┌─ Source passage
But Wyatt's experiences weren't just about learning to use prosthetics.
“There are things I could've done to make my life a lot easier -- things I could have avoided and didn't,” he said. “You want to tell them about things they shouldn't do, but they’re not thinking that way right now.”
Soon after he was injured, Wyatt found he’d lost his passion for snowboarding in the Colorado Rockies because it was frustrating and became a lot of work. With time, he found that he excelled at rowing and kayaking.
Wyatt said leaving the Army was tough. Wyatt was 19 years old, he said, when he enlisted at Fort Carson, Colo., and right away, he knew he’d found his calling. He was just 20 years old when he was injured.
“My biggest hurdle was I couldn't go back to the Army,” Wyatt said. “That’s what I wanted, and I didn't know what I was going to do and didn't necessarily care. I fixated on what it was I couldn't do and lost track of [options].”
Wyatt spent six months at Walter Reed Army Medical Center in Washington, D.C. He was awarded the Purple Heart right after his arrival while he was still in a wheelchair.
└─
* [What the exercise asks] Name every sport that the passage about Wyatt's recovery mentions.
┌─ Data excerpt
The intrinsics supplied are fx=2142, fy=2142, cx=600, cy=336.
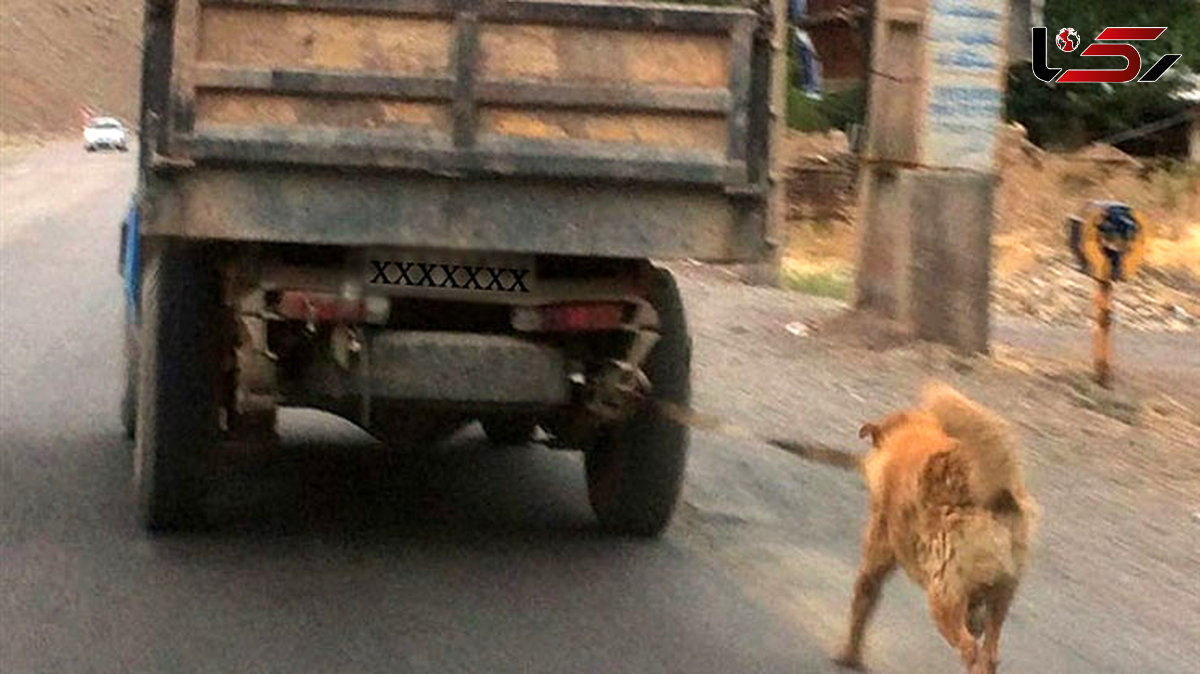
└─
* [Your solution] Snowboarding, rowing, kayaking